Mutations that occur in at least two persons and have a frequency of at least 0.5% within a subtype are used to populate the appropriate columns of the table. A superscripted number following the mutation indicates the proportion of isolates belonging to the subtype and treatment category (drug-class naive or experienced) containing the mutation. Each mutation is also a hyper-link to a separate web page with detailed information on each isolate, including literature references with Medline abstracts, the GenBank accession number, and complete sequence and treatment records. Figure 1 summarizes the flow of information to the user showing the sequence upload form (Fig. 1a), the mutation frequency output (Fig. 1b), and the detailed isolate information page accessible through each mutation’s hyperlink (Fig. 1c).
Complete dataset view
In contrast to the HIVseq program, which provides mutation frequency data only for those mutations present in a user-submitted sequence, the complete dataset view (http://hivdb.stanford.edu/cgi-bin/MutPrevBy SubtypeRx. cgi) allows users to examine the frequency of all mutations according to subtype and treatment. Those viewing the complete dataset can adjust three parameters: (i) whether the mutation count is restricted to a single isolate per individual (i.e., the most recently obtained isolate while on antiretroviral therapy) or whether it may include more than one isolate from an individual if and only if different isolates from a person have different mutations at the same position; (ii) whether mutations present as part of electrophoretic mixtures contribute to mutation frequency; and (iii) the minimum frequency required for a displayed mutation. Three mutation frequency thresholds are available: all mutations, mutations with a reported frequency of at least 0.5%, and mutations with a reported frequency of at least 1% and occurring in at least two persons. The last option is necessary because fewer than 100 isolates from treated persons are currently available for some subtypes.

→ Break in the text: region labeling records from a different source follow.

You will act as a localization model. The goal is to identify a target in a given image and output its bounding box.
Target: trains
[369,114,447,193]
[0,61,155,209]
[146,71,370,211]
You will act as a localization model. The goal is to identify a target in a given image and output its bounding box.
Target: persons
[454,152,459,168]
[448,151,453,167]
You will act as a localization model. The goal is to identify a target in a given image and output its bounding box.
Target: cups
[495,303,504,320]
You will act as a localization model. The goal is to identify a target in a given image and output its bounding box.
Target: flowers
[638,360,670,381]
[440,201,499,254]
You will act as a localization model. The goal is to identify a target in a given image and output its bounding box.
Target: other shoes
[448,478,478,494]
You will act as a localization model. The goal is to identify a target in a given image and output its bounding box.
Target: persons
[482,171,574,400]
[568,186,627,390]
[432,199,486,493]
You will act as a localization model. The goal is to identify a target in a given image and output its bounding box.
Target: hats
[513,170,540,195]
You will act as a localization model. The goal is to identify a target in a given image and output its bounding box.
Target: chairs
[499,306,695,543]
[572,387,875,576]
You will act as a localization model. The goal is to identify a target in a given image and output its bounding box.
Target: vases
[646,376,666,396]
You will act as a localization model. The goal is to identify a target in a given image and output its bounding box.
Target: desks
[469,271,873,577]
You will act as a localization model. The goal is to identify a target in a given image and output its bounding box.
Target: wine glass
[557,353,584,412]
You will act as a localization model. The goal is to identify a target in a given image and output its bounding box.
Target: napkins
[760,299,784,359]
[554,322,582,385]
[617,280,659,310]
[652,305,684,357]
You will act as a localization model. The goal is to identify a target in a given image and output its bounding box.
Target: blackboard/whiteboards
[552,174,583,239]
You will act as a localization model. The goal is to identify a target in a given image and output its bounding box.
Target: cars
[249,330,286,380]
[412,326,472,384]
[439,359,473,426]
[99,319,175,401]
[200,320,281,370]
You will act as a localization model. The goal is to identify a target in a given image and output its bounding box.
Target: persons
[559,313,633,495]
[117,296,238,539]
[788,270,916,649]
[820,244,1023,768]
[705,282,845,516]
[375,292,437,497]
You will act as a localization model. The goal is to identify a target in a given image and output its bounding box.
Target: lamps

Tables 1 and 2 summarize the number of isolates in the dataset according to subtype and treatment classification. There are a mean number of 534 protease sequences per non-B subtype from PI-naive persons and 133 from PI-treated persons, representing 13.2% and 2.3%, respectively, of the data available for subtype B. There are a mean of 373 RT sequences per non-B subtype from RTI-naive persons and 288 from RTI-treated persons, representing 17.9% and 3.8%, respectively, of the data available for subtype B.
Table 1.
HIV-1 protease sequences according to subtype and treatment exposure: datasets used to provide mutation frequency data for the HIVseq program (September 2005)
| PI naivea |
PI experienced |
|||||
|---|---|---|---|---|---|---|
| Subtype | Virusesb | Persons | Citationsc | Virusesb | Persons | Citationsc |
| Subtype B | 4037 | 3369 | 124 | 5720 | 3354 | 104 |
| Non-B subtypes | ||||||
| A | 637 | 621 | 52 | 71 | 59 | 10 |
| AE | 532 | 524 | 53 | 71 | 64 | 12 |
| AG | 794 | 791 | 55 | 101 | 83 | 16 |
| C | 993 | 973 | 83 | 276 | 216 | 20 |
| D | 343 | 311 | 55 | 89 | 73 | 23 |
| F | 178 | 173 | 41 | 139 | 129 | 18 |
| G | 261 | 259 | 31 | 185 | 169 | 10 |
| Non-B total | 3738 | 3652 | 932 | 793 | ||
PI, protease inhibitor.
Never received a PI, regardless of their reverse transcriptase inhibitor treatment history.
Total number of virus isolates for which sequences exist in the Stanford HIV RT and Protease Sequence Database (according to subtype and treatment). The number of viruses is higher than the number of patients because some patients have had viruses assessed a multiple time points.
Number of different published references (or unpublished studies associated with GenBank submissions) from which the sequence data were obtained.
Table 2.
HIV-1 reverse transcriptase sequences according to subtype and treatment exposure: datasets used to provide mutation frequency data for the HIVseq Program (September 2005)
| RTI naivea |
NRTI experienced but NNRTI naiveb |
NNRTI experiencedb |
|||||||
|---|---|---|---|---|---|---|---|---|---|
| Subtype | Virusesc | Persons | Citationsd | Virusesc | Persons | Citationsd | Virusesc | Persons | Citationsd |
| Subtype B | 2080 | 2077 | 101 | 4245 | 3205 | 106 | 3334 | 1772 | 76 |
| Non-B Subtypes | |||||||||
| A | 454 | 453 | 50 | 60 | 54 | 16 | 251 | 222 | 11 |
| AE | 444 | 443 | 47 | 196 | 191 | 15 | 116 | 111 | 12 |
| AG | 441 | 441 | 34 | 63 | 56 | 15 | 76 | 66 | 8 |
| C | 888 | 863 | 67 | 249 | 198 | 23 | 246 | 222 | 14 |
| D | 135 | 135 | 30 | 75 | 69 | 15 | 206 | 160 | 13 |
| F | 123 | 123 | 32 | 76 | 69 | 19 | 76 | 67 | 12 |
| G | 127 | 127 | 26 | 122 | 118 | 4 | 204 | 194 | 7 |
| Non-B total | 2612 | 2585 | 841 | 755 | 1175 | 1042 | |||
RTI-naive persons are those who never received a nucleoside (NRTI) or non-nucleoside (NNRTI) reverse transcriptase inhibitor regardless of their protease inhibitor treatment history.
Two separate categories for NRTI-experienced persons were created to enable the identification of mutations associated with NRTI therapy (by comparing viruses from RTI-naive persons with those from NRTI-experienced but NNRTI-naive persons) and those associated with NNRTI therapy (by comparing viruses from NNRTI-experienced persons with those from both categories of NNRTI-naive persons.).
Total number of virus isolates for which sequences exist in the Stanford HIV RT and Protease Sequence Database (according to subtype and treatment). The number of viruses is higher than the number of patients because some patients have had viruses assessed from multiple time points.
Number of different published references (or unpublished studies associated with GenBank submissions) from which the sequence data were obtained.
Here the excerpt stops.